If Israelis thought it was a big deal when hip hop mogul and Kim Kardashian spouse Kanye West first announced that he was heading to Tel Aviv for a late September concert, now they are twice as excited.

At a time when so many A-list performers are avoiding Israel due to the pressures of the BDS movement, they are about to be entertained not only by a top-drawer artist - but by a future presidential candidate.

West announced his candidacy at the end of a rambling acceptance speech at the MTV Video Music Awards. The video of his epic monologue threatens to break the Internet to nearly as great an extent as his wife Kim Kardashian's derriere shot did last year. His speech began with an apology to pop star Taylor Swift for having grabbed the microphone from her in 2009, included an admission that he had “rolled up a little something” to smoke and “knock the edge off,” and concluded with his unexpected announcement for a presidential bid five years from now in 2020.

Presumably the announcement was a spoof, but in these days of the Donald Trump candidacy, distinguishing truth from satire is truly becoming close to impossible.   

What definitely isn’t a joke is the fact that West is set to touch down for a concert in Ramat Gan stadium near Tel Aviv on September 30, as the glitzy gold signs shining his name over the city’s main highway attest.

So all of this leads us to wonder: what in the world will such an unpredictable guy say about the Middle East and Israel when he hits the stage in this part of the world?

West got into trouble back in 2013 when explaining President Obama’s difficulty in passing legislation by saying, "Man, let me tell you something about George Bush and oil money and Obama and no money. People want to say Obama can't make these moves or he's not executing. That's because he ain't got those connections. Black people don't have the same level of connections as Jewish people.”

Later, he apologized, saying that “I thought that I was giving a compliment, but it came off more ignorant,” adding that “I don’t know how being told that you have money is, like, an insult.” Considering the flashy bling-filled world that West inhabits, his last remark is rather understandable (West might have to reconsider his argument as it is becoming clear that the tens of millions of dollars being used to lobby Congress to kill Obama’s nuclear deal with Iran don’t seem to be doing these supposedly influential Jews much good.)
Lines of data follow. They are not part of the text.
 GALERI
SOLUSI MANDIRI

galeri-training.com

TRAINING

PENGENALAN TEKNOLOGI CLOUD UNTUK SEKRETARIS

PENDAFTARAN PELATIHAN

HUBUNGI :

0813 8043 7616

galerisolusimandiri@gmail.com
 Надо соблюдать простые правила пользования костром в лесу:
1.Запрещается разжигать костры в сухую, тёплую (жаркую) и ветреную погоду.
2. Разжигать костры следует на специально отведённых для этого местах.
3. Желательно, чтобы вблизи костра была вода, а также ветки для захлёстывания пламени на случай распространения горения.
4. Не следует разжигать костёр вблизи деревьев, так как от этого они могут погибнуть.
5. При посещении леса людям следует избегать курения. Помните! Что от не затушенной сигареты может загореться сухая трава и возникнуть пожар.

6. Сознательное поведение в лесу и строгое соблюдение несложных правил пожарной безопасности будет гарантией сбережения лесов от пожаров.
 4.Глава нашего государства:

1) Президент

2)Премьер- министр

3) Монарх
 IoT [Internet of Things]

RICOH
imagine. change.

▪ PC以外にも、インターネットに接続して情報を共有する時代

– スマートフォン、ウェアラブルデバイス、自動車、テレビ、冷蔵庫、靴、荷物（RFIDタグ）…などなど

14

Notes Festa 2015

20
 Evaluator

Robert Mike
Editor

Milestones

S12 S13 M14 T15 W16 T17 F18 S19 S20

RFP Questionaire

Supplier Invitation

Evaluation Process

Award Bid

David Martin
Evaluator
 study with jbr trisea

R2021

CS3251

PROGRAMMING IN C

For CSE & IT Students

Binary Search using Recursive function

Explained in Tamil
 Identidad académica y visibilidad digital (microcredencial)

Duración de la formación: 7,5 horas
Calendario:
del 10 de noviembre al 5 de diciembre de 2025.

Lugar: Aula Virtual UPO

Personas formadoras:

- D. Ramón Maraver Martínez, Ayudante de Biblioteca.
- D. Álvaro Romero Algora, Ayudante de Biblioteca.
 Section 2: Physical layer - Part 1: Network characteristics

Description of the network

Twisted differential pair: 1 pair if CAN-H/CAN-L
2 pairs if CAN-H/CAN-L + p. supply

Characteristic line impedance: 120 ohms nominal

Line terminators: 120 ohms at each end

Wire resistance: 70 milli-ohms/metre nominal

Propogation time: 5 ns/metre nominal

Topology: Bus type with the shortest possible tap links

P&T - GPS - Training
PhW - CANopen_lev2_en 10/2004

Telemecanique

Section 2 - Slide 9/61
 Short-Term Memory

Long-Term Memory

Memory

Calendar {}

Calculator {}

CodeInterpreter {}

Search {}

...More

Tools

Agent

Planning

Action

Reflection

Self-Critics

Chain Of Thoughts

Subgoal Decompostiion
Subsequently, he seemed quite Israel-friendly when he and his wife made an overnight visit to Jerusalem in April, when the couple baptized their daughter North in Jerusalem’s Armenian Cathedral and visited the Church of the Holy Sepulcher.

The only political controversy that this brief visit engendered was when Jerusalem mayor Nir Barkat angered the ultra-Orthodox community by hosting the celebrity couple at a non-kosher restaurant, with an Instagram photo from which Kardashian was photoshopped out in their newspapers.

Barkat wrote that when he dined with the Kardashian-Wests “I asked them to serve as Jerusalem’s ambassadors and spread the word that Jerusalem is an open city and welcomes everyone.” But there was no word on their answer.

West's fans were disappointed during that visit, when rumors that he would mount a last-minute surprise free concert at the Tower of David museum proved to be false. He said he’d make it up to them by returning to Israel to perform – and presumably the September concert is his fulfillment of that pledge.

If so, actually keeping a promise puts him ahead of many politicians – as does the fact that he has now made a speech that so many young Americans have actually listened to in its entirety.  Whether or not they actually understood what he was trying to say is another question.